WHAT NEEDS TO BE DONE — Print the part of the folio allocation patch thread between "On Wed, Jan" and "MTE for a VMA.", inclusive.

EXTRACT TO READ —
------------------------------------------------

Re: [PATCH RFC v3 11/35] mm: Allow an arch to hook into folio allocation when VMA is known

2024-01-31 Thread Alexandru Elisei
Hi,

On Wed, Jan 31, 2024 at 12:23:51PM +0530, Anshuman Khandual wrote:
> 
> 
> On 1/30/24 17:04, Alexandru Elisei wrote:
> > Hi,
> > 
> > On Tue, Jan 30, 2024 at 03:25:20PM +0530, Anshuman Khandual wrote:
> >>
> >> On 1/25/24 22:12, Alexandru Elisei wrote:
> >>> arm64 uses VM_HIGH_ARCH_0 and VM_HIGH_ARCH_1 for enabling MTE for a VMA.
> >>> When VM_HIGH_ARCH_0, which arm64 renames to VM_MTE, is set for a VMA, and
> >>> the gfp flag __GFP_ZERO is present, the __GFP_ZEROTAGS gfp flag also gets
> >>> set in vma_alloc_zeroed_movable_folio().
> >>>
> >>> Expand this to be more generic by adding an arch hook that modifes the gfp
> >>> flags for an allocation when the VMA is known.

------------------------------------------------

DATA SECTION —
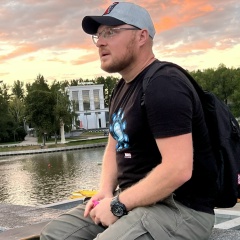 Алексей Черников, 02.07.1984, Москва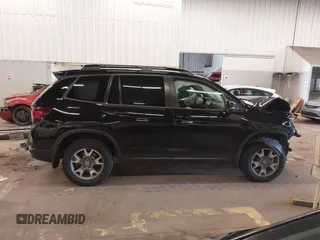 2023 Honda Passport TrailSport with VIN 5FNYF8H64PB016819, listed as a IAAI auction lot 41997402 with 22,106 mi miles and . Bid and sale history available at DreamBid. Image 14.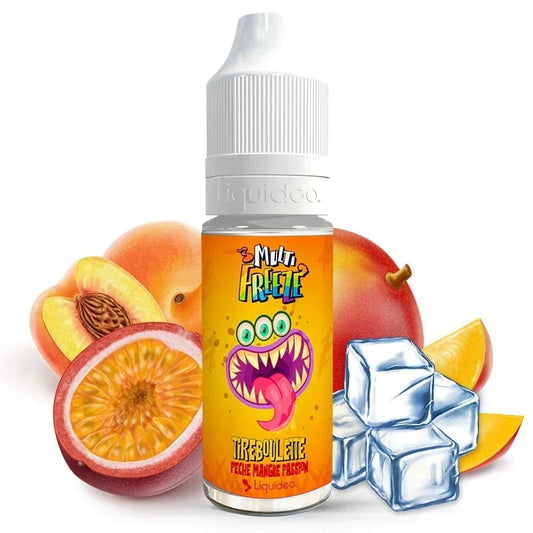Tireboulette 10ml Multi Freeze – Liquideo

------------------------------------------------

TASK OUTPUT —
On Wed, Jan 31, 2024 at 12:23:51PM +0530, Anshuman Khandual wrote:
> 
> 
> On 1/30/24 17:04, Alexandru Elisei wrote:
> > Hi,
> > 
> > On Tue, Jan 30, 2024 at 03:25:20PM +0530, Anshuman Khandual wrote:
> >>
> >> On 1/25/24 22:12, Alexandru Elisei wrote:
> >>> arm64 uses VM_HIGH_ARCH_0 and VM_HIGH_ARCH_1 for enabling MTE for a VMA.